# Drakensang Online



## Mamooki (3. Juni 2011)

Hallo allerseits, ich hab hier auf der Seite in den News nur relativ alte Info zum Spiel gefunden (  http://www.pcgames.de/Drakensa...   ). Da wollte ich mal fragen ob jemand etwas neuere Info dazu hat, (closed) Beta läuft ja und vllt nimmt hier jmd daran teil und hat ein paar Eindrücke, die man ggf ohne Verletzung der NDA mitteilen kann? Ich wäre für jede Info dankbar, denn ich bin echt extrem neugierig auf das Spiel!


----------



## Joschi1980 (14. Juni 2011)

Du müsstest jetzt auch ohne weiteres in die Beta reinkommen. Ich hab mich am WE erneut registriert und konnte direkt zocken. Das Game ist echt niec, und wenn ich mir das so  anschaue haben wir in Zukunft von Browsergames noch einiges zu erwarten^^ Echt nice das Game!!!


----------



## Hawkins (14. Juni 2011)

Kann ich bestätigen. Vorhin angemeldet und sofort freigeschaltet. Für ein Browsergame sieht es grafisch echt toll aus. Es ist allerdings nur ein 0815 Hack n Slay mit den typischen nervigen Free to Play- Einschränkungen.

Ich hab nur kurz nen Magier angetestet und da ist mir selbst bei meinem niedrigen Level der kleine Manapool und die sehr sehr langsame Manaregenerierung aufgefallen. Um nicht alle 3 Monsterpacks auf das Mana warten zu müssen muss man dauernd Potions trinken.

Ich denke aber das man mit dem Game schon Spaß haben kann.


----------



## Joschi1980 (15. Juni 2011)

Den Magier hab ich noch nicht ausprobiert! Ich weiß auch gar nicht genau, inwieweit wir hier über die Mechaniken schreiben dürfen ohne den NDA zu  verletzen. Kann nur sagen, dass mir der Warri echt gut gefällt. Klar, es ist ein normales Hack & Slay, aber die Grafik ist doch sehr beeindruckend für ein Browsergame. Und ich hatte bereits eine Menge Fun mit dem Game. Bin mal gespannt, wie es nach der Beta aussieht!!!


----------



## Mamooki (4. Juli 2011)

Hawkins schrieb:


> Es ist allerdings nur ein 0815 Hack n Slay mit den typischen nervigen Free to Play- Einschränkungen.



Das war mir eigentlich von vornherein klar, aber ich finde das gar nicht schlimm, hilft einem im jedem Fall die Zeit bis D3 zu überbrücken und es ist optisch sehr ansprechend wie ich meine


----------



## MusicMan1992 (4. Juli 2011)

ERFASSTE DATEN:
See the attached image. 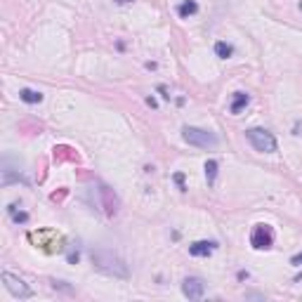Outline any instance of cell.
I'll use <instances>...</instances> for the list:
<instances>
[{"label":"cell","instance_id":"6da1fadb","mask_svg":"<svg viewBox=\"0 0 302 302\" xmlns=\"http://www.w3.org/2000/svg\"><path fill=\"white\" fill-rule=\"evenodd\" d=\"M92 265H95L99 272L109 274V276H116V278L130 276L128 265H125L116 253H111V250H107V248H97V250H92Z\"/></svg>","mask_w":302,"mask_h":302},{"label":"cell","instance_id":"7a4b0ae2","mask_svg":"<svg viewBox=\"0 0 302 302\" xmlns=\"http://www.w3.org/2000/svg\"><path fill=\"white\" fill-rule=\"evenodd\" d=\"M246 137H248V142L253 144L255 151H262V154H274L278 149L276 139H274V135L265 130V128H250V130H246Z\"/></svg>","mask_w":302,"mask_h":302},{"label":"cell","instance_id":"3957f363","mask_svg":"<svg viewBox=\"0 0 302 302\" xmlns=\"http://www.w3.org/2000/svg\"><path fill=\"white\" fill-rule=\"evenodd\" d=\"M182 137L184 142L192 146H198V149H215L218 146V137L208 130H201V128H192V125H184L182 128Z\"/></svg>","mask_w":302,"mask_h":302},{"label":"cell","instance_id":"277c9868","mask_svg":"<svg viewBox=\"0 0 302 302\" xmlns=\"http://www.w3.org/2000/svg\"><path fill=\"white\" fill-rule=\"evenodd\" d=\"M250 243L255 250H269L274 246V231L269 224H255L253 234H250Z\"/></svg>","mask_w":302,"mask_h":302},{"label":"cell","instance_id":"5b68a950","mask_svg":"<svg viewBox=\"0 0 302 302\" xmlns=\"http://www.w3.org/2000/svg\"><path fill=\"white\" fill-rule=\"evenodd\" d=\"M2 283H5V288L10 290L14 298H19V300H28V298L33 295V290L28 288L19 276H14L10 272H2Z\"/></svg>","mask_w":302,"mask_h":302},{"label":"cell","instance_id":"8992f818","mask_svg":"<svg viewBox=\"0 0 302 302\" xmlns=\"http://www.w3.org/2000/svg\"><path fill=\"white\" fill-rule=\"evenodd\" d=\"M182 293L189 298V300H201L203 298V293H206V286H203V281L201 278H184L182 281Z\"/></svg>","mask_w":302,"mask_h":302},{"label":"cell","instance_id":"52a82bcc","mask_svg":"<svg viewBox=\"0 0 302 302\" xmlns=\"http://www.w3.org/2000/svg\"><path fill=\"white\" fill-rule=\"evenodd\" d=\"M99 193H102V201H104V210H107V215H116L118 213V208H121V203H118V196L111 192L109 187H99Z\"/></svg>","mask_w":302,"mask_h":302},{"label":"cell","instance_id":"ba28073f","mask_svg":"<svg viewBox=\"0 0 302 302\" xmlns=\"http://www.w3.org/2000/svg\"><path fill=\"white\" fill-rule=\"evenodd\" d=\"M213 250H215V243L213 241H196L189 246V253H192L193 257H208Z\"/></svg>","mask_w":302,"mask_h":302},{"label":"cell","instance_id":"9c48e42d","mask_svg":"<svg viewBox=\"0 0 302 302\" xmlns=\"http://www.w3.org/2000/svg\"><path fill=\"white\" fill-rule=\"evenodd\" d=\"M19 99L26 102V104H40V102H43V92L31 90V87H24V90L19 92Z\"/></svg>","mask_w":302,"mask_h":302},{"label":"cell","instance_id":"30bf717a","mask_svg":"<svg viewBox=\"0 0 302 302\" xmlns=\"http://www.w3.org/2000/svg\"><path fill=\"white\" fill-rule=\"evenodd\" d=\"M248 102H250V97L246 95V92H236L234 95V102H231V113H241L246 107H248Z\"/></svg>","mask_w":302,"mask_h":302},{"label":"cell","instance_id":"8fae6325","mask_svg":"<svg viewBox=\"0 0 302 302\" xmlns=\"http://www.w3.org/2000/svg\"><path fill=\"white\" fill-rule=\"evenodd\" d=\"M198 12V5H196V0H184L180 7H177V14H180L182 19H189L192 14Z\"/></svg>","mask_w":302,"mask_h":302},{"label":"cell","instance_id":"7c38bea8","mask_svg":"<svg viewBox=\"0 0 302 302\" xmlns=\"http://www.w3.org/2000/svg\"><path fill=\"white\" fill-rule=\"evenodd\" d=\"M215 55H218L220 59H229L231 55H234V48H231L229 43H215Z\"/></svg>","mask_w":302,"mask_h":302},{"label":"cell","instance_id":"4fadbf2b","mask_svg":"<svg viewBox=\"0 0 302 302\" xmlns=\"http://www.w3.org/2000/svg\"><path fill=\"white\" fill-rule=\"evenodd\" d=\"M215 177H218V161H208L206 163V180H208V187L215 184Z\"/></svg>","mask_w":302,"mask_h":302},{"label":"cell","instance_id":"5bb4252c","mask_svg":"<svg viewBox=\"0 0 302 302\" xmlns=\"http://www.w3.org/2000/svg\"><path fill=\"white\" fill-rule=\"evenodd\" d=\"M10 215H12V220L14 222H19V224L28 222V213H24V210H19V213H17V206H10Z\"/></svg>","mask_w":302,"mask_h":302},{"label":"cell","instance_id":"9a60e30c","mask_svg":"<svg viewBox=\"0 0 302 302\" xmlns=\"http://www.w3.org/2000/svg\"><path fill=\"white\" fill-rule=\"evenodd\" d=\"M290 265H295V267H302V253L293 255V257H290Z\"/></svg>","mask_w":302,"mask_h":302},{"label":"cell","instance_id":"2e32d148","mask_svg":"<svg viewBox=\"0 0 302 302\" xmlns=\"http://www.w3.org/2000/svg\"><path fill=\"white\" fill-rule=\"evenodd\" d=\"M175 182L180 184V189L184 192V175H175Z\"/></svg>","mask_w":302,"mask_h":302},{"label":"cell","instance_id":"e0dca14e","mask_svg":"<svg viewBox=\"0 0 302 302\" xmlns=\"http://www.w3.org/2000/svg\"><path fill=\"white\" fill-rule=\"evenodd\" d=\"M118 2H121V5H123V2H130V0H118Z\"/></svg>","mask_w":302,"mask_h":302}]
</instances>
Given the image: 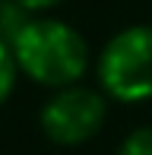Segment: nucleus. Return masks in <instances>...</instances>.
<instances>
[{"mask_svg":"<svg viewBox=\"0 0 152 155\" xmlns=\"http://www.w3.org/2000/svg\"><path fill=\"white\" fill-rule=\"evenodd\" d=\"M32 13L25 10L22 3H16V0H0V45H10L19 38V32L29 25Z\"/></svg>","mask_w":152,"mask_h":155,"instance_id":"nucleus-4","label":"nucleus"},{"mask_svg":"<svg viewBox=\"0 0 152 155\" xmlns=\"http://www.w3.org/2000/svg\"><path fill=\"white\" fill-rule=\"evenodd\" d=\"M101 92L114 101L140 104L152 98V25L121 29L101 48L98 63Z\"/></svg>","mask_w":152,"mask_h":155,"instance_id":"nucleus-2","label":"nucleus"},{"mask_svg":"<svg viewBox=\"0 0 152 155\" xmlns=\"http://www.w3.org/2000/svg\"><path fill=\"white\" fill-rule=\"evenodd\" d=\"M105 92H95L86 86L54 89L48 104L41 108V130L54 146H82L101 130L108 114Z\"/></svg>","mask_w":152,"mask_h":155,"instance_id":"nucleus-3","label":"nucleus"},{"mask_svg":"<svg viewBox=\"0 0 152 155\" xmlns=\"http://www.w3.org/2000/svg\"><path fill=\"white\" fill-rule=\"evenodd\" d=\"M13 54H16L22 76L48 89L76 86L89 70L86 38L60 19L32 16L29 25L13 41Z\"/></svg>","mask_w":152,"mask_h":155,"instance_id":"nucleus-1","label":"nucleus"},{"mask_svg":"<svg viewBox=\"0 0 152 155\" xmlns=\"http://www.w3.org/2000/svg\"><path fill=\"white\" fill-rule=\"evenodd\" d=\"M19 73H22V70H19V63H16L13 48H10V45H0V104L13 95Z\"/></svg>","mask_w":152,"mask_h":155,"instance_id":"nucleus-5","label":"nucleus"},{"mask_svg":"<svg viewBox=\"0 0 152 155\" xmlns=\"http://www.w3.org/2000/svg\"><path fill=\"white\" fill-rule=\"evenodd\" d=\"M117 155H152V127H136L121 143Z\"/></svg>","mask_w":152,"mask_h":155,"instance_id":"nucleus-6","label":"nucleus"},{"mask_svg":"<svg viewBox=\"0 0 152 155\" xmlns=\"http://www.w3.org/2000/svg\"><path fill=\"white\" fill-rule=\"evenodd\" d=\"M16 3H22L29 13H45V10H51V6H57L60 0H16Z\"/></svg>","mask_w":152,"mask_h":155,"instance_id":"nucleus-7","label":"nucleus"}]
</instances>
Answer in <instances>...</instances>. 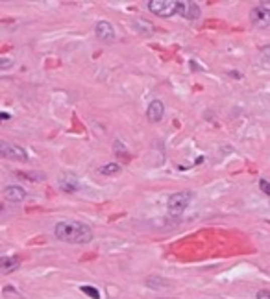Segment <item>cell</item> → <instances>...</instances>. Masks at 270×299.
Instances as JSON below:
<instances>
[{"label":"cell","instance_id":"1","mask_svg":"<svg viewBox=\"0 0 270 299\" xmlns=\"http://www.w3.org/2000/svg\"><path fill=\"white\" fill-rule=\"evenodd\" d=\"M54 235L56 238H59L61 242L67 244H89L93 240V229L85 224L80 222H59L54 227Z\"/></svg>","mask_w":270,"mask_h":299},{"label":"cell","instance_id":"2","mask_svg":"<svg viewBox=\"0 0 270 299\" xmlns=\"http://www.w3.org/2000/svg\"><path fill=\"white\" fill-rule=\"evenodd\" d=\"M191 200H193V192L191 190L174 192L172 196L168 197V204H167L168 213H170L172 216H179L185 209H187V205L191 204Z\"/></svg>","mask_w":270,"mask_h":299},{"label":"cell","instance_id":"3","mask_svg":"<svg viewBox=\"0 0 270 299\" xmlns=\"http://www.w3.org/2000/svg\"><path fill=\"white\" fill-rule=\"evenodd\" d=\"M146 6L157 17H165V19L172 17V15H176L179 12V2H176V0H150Z\"/></svg>","mask_w":270,"mask_h":299},{"label":"cell","instance_id":"4","mask_svg":"<svg viewBox=\"0 0 270 299\" xmlns=\"http://www.w3.org/2000/svg\"><path fill=\"white\" fill-rule=\"evenodd\" d=\"M0 153L6 159H13V161H28V153L26 150L17 144H10V142H2L0 144Z\"/></svg>","mask_w":270,"mask_h":299},{"label":"cell","instance_id":"5","mask_svg":"<svg viewBox=\"0 0 270 299\" xmlns=\"http://www.w3.org/2000/svg\"><path fill=\"white\" fill-rule=\"evenodd\" d=\"M250 21H252V24L257 26V28H266V26H270V8H264V6L253 8L252 12H250Z\"/></svg>","mask_w":270,"mask_h":299},{"label":"cell","instance_id":"6","mask_svg":"<svg viewBox=\"0 0 270 299\" xmlns=\"http://www.w3.org/2000/svg\"><path fill=\"white\" fill-rule=\"evenodd\" d=\"M58 183H59V188L63 192H69V194L80 190V179H78L74 174H70V172H63Z\"/></svg>","mask_w":270,"mask_h":299},{"label":"cell","instance_id":"7","mask_svg":"<svg viewBox=\"0 0 270 299\" xmlns=\"http://www.w3.org/2000/svg\"><path fill=\"white\" fill-rule=\"evenodd\" d=\"M95 34H97L98 39L104 41V43H113V41H115V30H113V26H111L108 21H100V23H97V26H95Z\"/></svg>","mask_w":270,"mask_h":299},{"label":"cell","instance_id":"8","mask_svg":"<svg viewBox=\"0 0 270 299\" xmlns=\"http://www.w3.org/2000/svg\"><path fill=\"white\" fill-rule=\"evenodd\" d=\"M163 115H165V106H163V102H161V100H152V102L148 104V111H146V117H148L150 122H154V124L161 122V120H163Z\"/></svg>","mask_w":270,"mask_h":299},{"label":"cell","instance_id":"9","mask_svg":"<svg viewBox=\"0 0 270 299\" xmlns=\"http://www.w3.org/2000/svg\"><path fill=\"white\" fill-rule=\"evenodd\" d=\"M179 15L185 17L187 21H196L200 17V8L195 2H179Z\"/></svg>","mask_w":270,"mask_h":299},{"label":"cell","instance_id":"10","mask_svg":"<svg viewBox=\"0 0 270 299\" xmlns=\"http://www.w3.org/2000/svg\"><path fill=\"white\" fill-rule=\"evenodd\" d=\"M4 197H6L8 202H12V204H19V202L26 200V190L17 185L6 186L4 188Z\"/></svg>","mask_w":270,"mask_h":299},{"label":"cell","instance_id":"11","mask_svg":"<svg viewBox=\"0 0 270 299\" xmlns=\"http://www.w3.org/2000/svg\"><path fill=\"white\" fill-rule=\"evenodd\" d=\"M19 266H21V260H19L17 257H10V255H6V257L0 259V271H2L4 275L19 270Z\"/></svg>","mask_w":270,"mask_h":299},{"label":"cell","instance_id":"12","mask_svg":"<svg viewBox=\"0 0 270 299\" xmlns=\"http://www.w3.org/2000/svg\"><path fill=\"white\" fill-rule=\"evenodd\" d=\"M119 172H121V166H119L117 163H108L100 168V174L102 175H115V174H119Z\"/></svg>","mask_w":270,"mask_h":299},{"label":"cell","instance_id":"13","mask_svg":"<svg viewBox=\"0 0 270 299\" xmlns=\"http://www.w3.org/2000/svg\"><path fill=\"white\" fill-rule=\"evenodd\" d=\"M259 61H261V65H264V67H270V46H266V48L261 50V54H259Z\"/></svg>","mask_w":270,"mask_h":299},{"label":"cell","instance_id":"14","mask_svg":"<svg viewBox=\"0 0 270 299\" xmlns=\"http://www.w3.org/2000/svg\"><path fill=\"white\" fill-rule=\"evenodd\" d=\"M81 292L87 293V295H89V297H93V299H100V292H98L95 286H89V284H85V286H81Z\"/></svg>","mask_w":270,"mask_h":299},{"label":"cell","instance_id":"15","mask_svg":"<svg viewBox=\"0 0 270 299\" xmlns=\"http://www.w3.org/2000/svg\"><path fill=\"white\" fill-rule=\"evenodd\" d=\"M17 177H24V179H32V181H43V179H46L45 174H34V172H32V174H21V172H19Z\"/></svg>","mask_w":270,"mask_h":299},{"label":"cell","instance_id":"16","mask_svg":"<svg viewBox=\"0 0 270 299\" xmlns=\"http://www.w3.org/2000/svg\"><path fill=\"white\" fill-rule=\"evenodd\" d=\"M259 188H261V192H263V194L270 196V181L261 179V181H259Z\"/></svg>","mask_w":270,"mask_h":299},{"label":"cell","instance_id":"17","mask_svg":"<svg viewBox=\"0 0 270 299\" xmlns=\"http://www.w3.org/2000/svg\"><path fill=\"white\" fill-rule=\"evenodd\" d=\"M257 299H270V290H259Z\"/></svg>","mask_w":270,"mask_h":299},{"label":"cell","instance_id":"18","mask_svg":"<svg viewBox=\"0 0 270 299\" xmlns=\"http://www.w3.org/2000/svg\"><path fill=\"white\" fill-rule=\"evenodd\" d=\"M0 67H2V68H10V67H12V61H10V59H6V57H2V59H0Z\"/></svg>","mask_w":270,"mask_h":299},{"label":"cell","instance_id":"19","mask_svg":"<svg viewBox=\"0 0 270 299\" xmlns=\"http://www.w3.org/2000/svg\"><path fill=\"white\" fill-rule=\"evenodd\" d=\"M0 119H2V120H10L12 117H10L8 113H2V115H0Z\"/></svg>","mask_w":270,"mask_h":299}]
</instances>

AUFGABENLISTE:
1/ Prüfe, ob die folgenden Aussagen mit dem Thread zu Drakensang Online übereinstimmen. Beantworte jede mit Ja oder Nein und belege sie mit einem wörtlichen Zitat: (a) Hawkins hat einen Krieger angetestet. (b) Joschi1980 konnte nach der erneuten Registrierung sofort spielen. (c) Mamooki findet die Free-to-Play-Einschränkungen schlimm.
2/ Nenne alle Benutzernamen, die im Thread zu Drakensang Online als Überschrift eines Beitrags stehen, und führe jeden nur einmal auf.

ERGEBNISSE JE AUFGABE:
1/
(a) Nein: „Ich hab nur kurz nen Magier angetestet“
(b) Ja: „Ich hab mich am WE erneut registriert und konnte direkt zocken.“
(c) Nein: „aber ich finde das gar nicht schlimm“

2/ Mamooki, Joschi1980, Hawkins, MusicMan1992